By Julie Gordon and David Ljunggren
OTTAWA (Reuters) – The Bank of Canada on Tuesday said inflation remained “too high” even as data showed price pressures were easing off peak levels, and pledged to continue to do whatever was needed to bring it back to target.
Deputy Governor Paul Beaudry, speaking to university students in Waterloo, Ontario, also said while some have suggested a recession might be needed to tame climbing prices, the central bank believed it could lower the risk of a hard landing by clearly communicating its intentions.
“In August, inflation stood at 7%. While we’re headed in the right direction, that’s still too high,” Beaudry said in prepared remarks provided ahead of the speech.
“We will continue to take whatever actions are necessary to restore price stability for households and businesses and to maintain Canadians’ confidence that we can deliver on our mandate of bringing inflation back to 2%,” he later added.
Inflation slowed again in August, though at 7.0% it remains well above target. The three core measures of inflation, which taken together are seen as a better indicator of underlying price pressures, also eased slightly.
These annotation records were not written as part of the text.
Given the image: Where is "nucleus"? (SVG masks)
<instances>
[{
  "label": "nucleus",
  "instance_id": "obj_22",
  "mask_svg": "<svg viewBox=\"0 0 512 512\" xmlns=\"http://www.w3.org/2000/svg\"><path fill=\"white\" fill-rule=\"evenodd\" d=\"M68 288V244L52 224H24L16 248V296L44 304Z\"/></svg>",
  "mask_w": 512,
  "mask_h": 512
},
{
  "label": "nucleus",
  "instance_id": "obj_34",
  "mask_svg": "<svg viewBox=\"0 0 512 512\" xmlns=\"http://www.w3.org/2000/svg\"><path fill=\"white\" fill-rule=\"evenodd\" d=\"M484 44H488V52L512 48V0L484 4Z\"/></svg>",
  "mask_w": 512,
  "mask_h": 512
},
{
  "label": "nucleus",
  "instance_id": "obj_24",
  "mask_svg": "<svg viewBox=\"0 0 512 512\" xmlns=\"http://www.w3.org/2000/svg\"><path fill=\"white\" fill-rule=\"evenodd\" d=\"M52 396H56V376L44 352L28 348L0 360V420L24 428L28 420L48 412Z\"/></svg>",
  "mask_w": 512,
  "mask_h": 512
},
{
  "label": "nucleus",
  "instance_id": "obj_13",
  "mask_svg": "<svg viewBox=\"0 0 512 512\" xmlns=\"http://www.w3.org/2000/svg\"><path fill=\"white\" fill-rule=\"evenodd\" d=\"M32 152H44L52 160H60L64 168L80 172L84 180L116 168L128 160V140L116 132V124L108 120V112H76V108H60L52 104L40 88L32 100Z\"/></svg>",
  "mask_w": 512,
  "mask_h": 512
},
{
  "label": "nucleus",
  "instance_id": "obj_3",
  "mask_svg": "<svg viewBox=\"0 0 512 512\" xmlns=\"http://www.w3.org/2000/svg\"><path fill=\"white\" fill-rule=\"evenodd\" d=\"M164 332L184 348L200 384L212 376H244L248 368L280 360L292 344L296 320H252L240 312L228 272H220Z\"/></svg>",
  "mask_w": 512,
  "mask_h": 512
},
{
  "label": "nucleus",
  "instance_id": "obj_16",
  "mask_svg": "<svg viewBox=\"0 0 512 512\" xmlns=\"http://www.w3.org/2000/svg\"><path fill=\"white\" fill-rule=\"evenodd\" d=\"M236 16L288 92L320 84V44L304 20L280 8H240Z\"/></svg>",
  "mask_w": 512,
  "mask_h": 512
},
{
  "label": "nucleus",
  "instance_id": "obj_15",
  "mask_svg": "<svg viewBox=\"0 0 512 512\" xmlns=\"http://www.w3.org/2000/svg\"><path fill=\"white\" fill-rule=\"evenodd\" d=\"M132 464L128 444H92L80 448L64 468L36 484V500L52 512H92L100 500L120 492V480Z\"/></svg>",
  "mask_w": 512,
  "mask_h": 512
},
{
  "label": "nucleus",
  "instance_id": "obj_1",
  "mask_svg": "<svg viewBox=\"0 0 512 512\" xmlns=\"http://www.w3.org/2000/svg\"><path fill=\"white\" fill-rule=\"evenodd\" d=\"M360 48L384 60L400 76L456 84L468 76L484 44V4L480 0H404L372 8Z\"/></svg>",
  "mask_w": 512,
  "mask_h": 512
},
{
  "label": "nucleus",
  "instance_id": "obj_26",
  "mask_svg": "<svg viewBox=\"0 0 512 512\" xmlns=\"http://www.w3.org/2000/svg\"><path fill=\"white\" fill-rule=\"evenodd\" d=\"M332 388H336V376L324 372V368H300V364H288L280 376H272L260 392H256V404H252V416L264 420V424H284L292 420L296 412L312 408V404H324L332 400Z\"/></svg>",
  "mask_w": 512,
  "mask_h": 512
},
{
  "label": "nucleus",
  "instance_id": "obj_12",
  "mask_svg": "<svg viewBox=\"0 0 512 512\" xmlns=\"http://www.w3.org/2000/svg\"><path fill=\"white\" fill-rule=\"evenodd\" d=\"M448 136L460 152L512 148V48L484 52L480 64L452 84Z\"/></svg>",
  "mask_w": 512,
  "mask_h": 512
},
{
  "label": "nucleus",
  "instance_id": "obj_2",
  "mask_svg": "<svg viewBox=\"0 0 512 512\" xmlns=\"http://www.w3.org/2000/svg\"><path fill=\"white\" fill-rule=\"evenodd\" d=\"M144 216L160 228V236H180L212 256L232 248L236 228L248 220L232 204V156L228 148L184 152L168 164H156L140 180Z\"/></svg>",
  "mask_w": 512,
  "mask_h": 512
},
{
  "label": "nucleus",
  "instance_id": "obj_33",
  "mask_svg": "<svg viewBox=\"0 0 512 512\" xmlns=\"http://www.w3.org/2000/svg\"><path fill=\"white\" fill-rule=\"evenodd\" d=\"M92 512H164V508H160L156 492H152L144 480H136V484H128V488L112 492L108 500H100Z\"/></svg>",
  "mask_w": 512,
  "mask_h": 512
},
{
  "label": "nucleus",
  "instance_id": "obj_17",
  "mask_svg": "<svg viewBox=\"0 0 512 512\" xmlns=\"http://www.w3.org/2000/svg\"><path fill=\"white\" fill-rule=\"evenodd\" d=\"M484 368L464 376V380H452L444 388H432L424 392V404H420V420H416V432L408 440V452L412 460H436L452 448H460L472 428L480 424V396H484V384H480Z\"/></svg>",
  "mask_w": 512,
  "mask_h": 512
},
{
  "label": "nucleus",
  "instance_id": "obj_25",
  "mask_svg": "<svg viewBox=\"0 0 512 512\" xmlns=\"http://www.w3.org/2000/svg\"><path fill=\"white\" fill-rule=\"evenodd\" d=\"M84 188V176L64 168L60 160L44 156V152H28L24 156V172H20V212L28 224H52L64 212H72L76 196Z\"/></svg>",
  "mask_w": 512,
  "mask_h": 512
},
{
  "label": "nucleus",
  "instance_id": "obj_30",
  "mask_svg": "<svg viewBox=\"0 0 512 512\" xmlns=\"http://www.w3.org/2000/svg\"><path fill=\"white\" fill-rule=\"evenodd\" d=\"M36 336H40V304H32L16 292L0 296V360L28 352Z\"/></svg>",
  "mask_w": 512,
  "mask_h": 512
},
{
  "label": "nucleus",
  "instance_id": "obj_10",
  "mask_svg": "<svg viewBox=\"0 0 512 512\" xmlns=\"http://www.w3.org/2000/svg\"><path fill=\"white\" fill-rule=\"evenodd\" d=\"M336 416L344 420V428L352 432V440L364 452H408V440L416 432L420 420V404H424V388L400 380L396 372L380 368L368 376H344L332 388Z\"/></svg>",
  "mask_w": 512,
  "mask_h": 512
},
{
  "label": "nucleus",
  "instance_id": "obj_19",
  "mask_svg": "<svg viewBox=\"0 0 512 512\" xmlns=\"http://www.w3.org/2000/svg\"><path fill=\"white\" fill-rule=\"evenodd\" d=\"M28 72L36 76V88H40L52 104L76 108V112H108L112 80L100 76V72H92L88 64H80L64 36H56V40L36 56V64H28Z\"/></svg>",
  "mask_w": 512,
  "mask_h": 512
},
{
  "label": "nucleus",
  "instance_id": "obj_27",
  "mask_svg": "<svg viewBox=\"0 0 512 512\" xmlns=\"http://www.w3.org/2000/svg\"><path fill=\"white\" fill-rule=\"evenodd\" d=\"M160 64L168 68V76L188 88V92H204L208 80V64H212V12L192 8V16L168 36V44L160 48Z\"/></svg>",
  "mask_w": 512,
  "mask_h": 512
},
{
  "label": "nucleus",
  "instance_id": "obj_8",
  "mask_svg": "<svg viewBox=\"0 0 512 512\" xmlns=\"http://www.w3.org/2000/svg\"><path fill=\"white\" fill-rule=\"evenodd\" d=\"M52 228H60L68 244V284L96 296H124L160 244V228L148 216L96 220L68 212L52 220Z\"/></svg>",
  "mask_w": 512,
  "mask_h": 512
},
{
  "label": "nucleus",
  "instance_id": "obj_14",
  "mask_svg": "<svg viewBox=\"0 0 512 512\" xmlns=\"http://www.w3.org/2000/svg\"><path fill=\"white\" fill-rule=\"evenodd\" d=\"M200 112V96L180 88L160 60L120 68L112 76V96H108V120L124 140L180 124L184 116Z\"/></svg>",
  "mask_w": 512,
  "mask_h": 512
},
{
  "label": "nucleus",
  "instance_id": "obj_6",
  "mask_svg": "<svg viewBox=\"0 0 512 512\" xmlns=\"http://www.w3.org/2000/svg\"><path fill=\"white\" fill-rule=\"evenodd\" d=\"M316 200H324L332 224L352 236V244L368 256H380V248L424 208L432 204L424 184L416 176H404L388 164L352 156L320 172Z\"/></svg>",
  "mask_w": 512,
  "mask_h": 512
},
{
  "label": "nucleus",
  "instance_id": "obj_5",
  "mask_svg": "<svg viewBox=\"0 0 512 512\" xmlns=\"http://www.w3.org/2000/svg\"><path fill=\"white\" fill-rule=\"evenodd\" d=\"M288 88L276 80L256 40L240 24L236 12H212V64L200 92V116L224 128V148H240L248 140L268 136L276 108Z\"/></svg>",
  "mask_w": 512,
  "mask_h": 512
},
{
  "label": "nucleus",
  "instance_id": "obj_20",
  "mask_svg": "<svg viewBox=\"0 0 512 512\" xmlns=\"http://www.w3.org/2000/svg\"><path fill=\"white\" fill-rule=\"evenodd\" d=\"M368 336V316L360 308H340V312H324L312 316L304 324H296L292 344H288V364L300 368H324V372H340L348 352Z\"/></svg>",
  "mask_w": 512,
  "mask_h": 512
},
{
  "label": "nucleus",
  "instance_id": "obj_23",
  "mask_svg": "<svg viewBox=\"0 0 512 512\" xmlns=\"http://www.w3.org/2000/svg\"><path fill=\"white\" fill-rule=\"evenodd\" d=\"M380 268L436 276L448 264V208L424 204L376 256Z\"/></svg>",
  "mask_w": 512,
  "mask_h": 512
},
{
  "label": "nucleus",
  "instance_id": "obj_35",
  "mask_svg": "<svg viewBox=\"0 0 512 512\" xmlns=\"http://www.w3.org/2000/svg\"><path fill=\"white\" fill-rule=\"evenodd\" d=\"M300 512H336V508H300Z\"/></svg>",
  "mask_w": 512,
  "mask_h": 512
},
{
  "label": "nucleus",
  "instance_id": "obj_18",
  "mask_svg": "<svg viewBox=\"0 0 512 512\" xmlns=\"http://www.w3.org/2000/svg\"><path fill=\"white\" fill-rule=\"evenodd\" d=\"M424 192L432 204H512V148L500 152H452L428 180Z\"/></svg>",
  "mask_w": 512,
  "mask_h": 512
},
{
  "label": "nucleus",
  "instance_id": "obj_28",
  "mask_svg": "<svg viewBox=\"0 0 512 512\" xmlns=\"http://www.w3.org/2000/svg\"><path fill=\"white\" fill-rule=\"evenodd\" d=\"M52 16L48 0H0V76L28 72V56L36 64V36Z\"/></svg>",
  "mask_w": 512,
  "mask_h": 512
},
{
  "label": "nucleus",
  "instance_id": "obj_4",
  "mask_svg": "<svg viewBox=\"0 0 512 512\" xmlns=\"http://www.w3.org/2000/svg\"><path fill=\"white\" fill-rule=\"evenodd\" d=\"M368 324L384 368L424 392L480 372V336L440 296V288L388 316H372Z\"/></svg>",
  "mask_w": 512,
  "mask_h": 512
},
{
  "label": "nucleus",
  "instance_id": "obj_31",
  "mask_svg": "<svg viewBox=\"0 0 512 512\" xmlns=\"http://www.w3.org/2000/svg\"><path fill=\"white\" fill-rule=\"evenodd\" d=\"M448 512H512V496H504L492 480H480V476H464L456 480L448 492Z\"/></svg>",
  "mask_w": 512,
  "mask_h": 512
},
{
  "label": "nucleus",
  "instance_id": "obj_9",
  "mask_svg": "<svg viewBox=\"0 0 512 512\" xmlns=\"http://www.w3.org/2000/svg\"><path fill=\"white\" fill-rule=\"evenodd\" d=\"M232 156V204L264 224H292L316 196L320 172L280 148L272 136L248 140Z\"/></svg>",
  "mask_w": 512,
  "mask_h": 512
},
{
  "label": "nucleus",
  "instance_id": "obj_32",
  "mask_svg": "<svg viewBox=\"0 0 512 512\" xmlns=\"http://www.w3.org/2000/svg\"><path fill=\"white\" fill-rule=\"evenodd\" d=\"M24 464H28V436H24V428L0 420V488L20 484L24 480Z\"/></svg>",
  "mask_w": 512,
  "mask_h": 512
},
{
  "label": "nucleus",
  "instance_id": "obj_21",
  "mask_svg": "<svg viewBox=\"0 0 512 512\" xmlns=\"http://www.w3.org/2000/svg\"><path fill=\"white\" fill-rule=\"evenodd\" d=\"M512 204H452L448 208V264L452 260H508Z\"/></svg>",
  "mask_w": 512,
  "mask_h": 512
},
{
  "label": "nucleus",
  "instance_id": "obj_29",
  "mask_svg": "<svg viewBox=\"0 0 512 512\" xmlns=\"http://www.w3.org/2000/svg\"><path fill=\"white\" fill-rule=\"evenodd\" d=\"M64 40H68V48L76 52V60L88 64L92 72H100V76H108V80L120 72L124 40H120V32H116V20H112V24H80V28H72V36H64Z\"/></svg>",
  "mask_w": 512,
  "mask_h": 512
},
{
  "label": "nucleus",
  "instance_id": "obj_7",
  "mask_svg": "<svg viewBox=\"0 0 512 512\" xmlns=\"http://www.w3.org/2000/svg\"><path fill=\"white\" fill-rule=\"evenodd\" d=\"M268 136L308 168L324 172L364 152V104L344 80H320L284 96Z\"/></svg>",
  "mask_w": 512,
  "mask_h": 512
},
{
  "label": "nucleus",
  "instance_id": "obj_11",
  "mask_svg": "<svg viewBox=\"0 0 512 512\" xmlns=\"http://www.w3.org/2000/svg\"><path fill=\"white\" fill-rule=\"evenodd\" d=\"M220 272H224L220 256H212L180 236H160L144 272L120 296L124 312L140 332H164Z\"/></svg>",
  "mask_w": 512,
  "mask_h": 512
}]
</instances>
Beaudry said the best way to tackle hot inflation was to ensure Canadians understand and believe the central bank can tame prices, which will keep expectations moored. To do this, the bank must be clear in its message, he said.
“The more effective the Bank can be in its guiding role, the greater the chance of a soft landing – and the lower the risk of a hard landing.”
The Bank of Canada has increased its policy rate by 300-basis points in just six months and earlier this month signaled it was not yet done. Money markets are betting on another 50-bp increase in October to 3.75%.
The Canadian dollar was trading 0.8% lower at 1.3360 to the greenback, or 74.85 U.S. cents.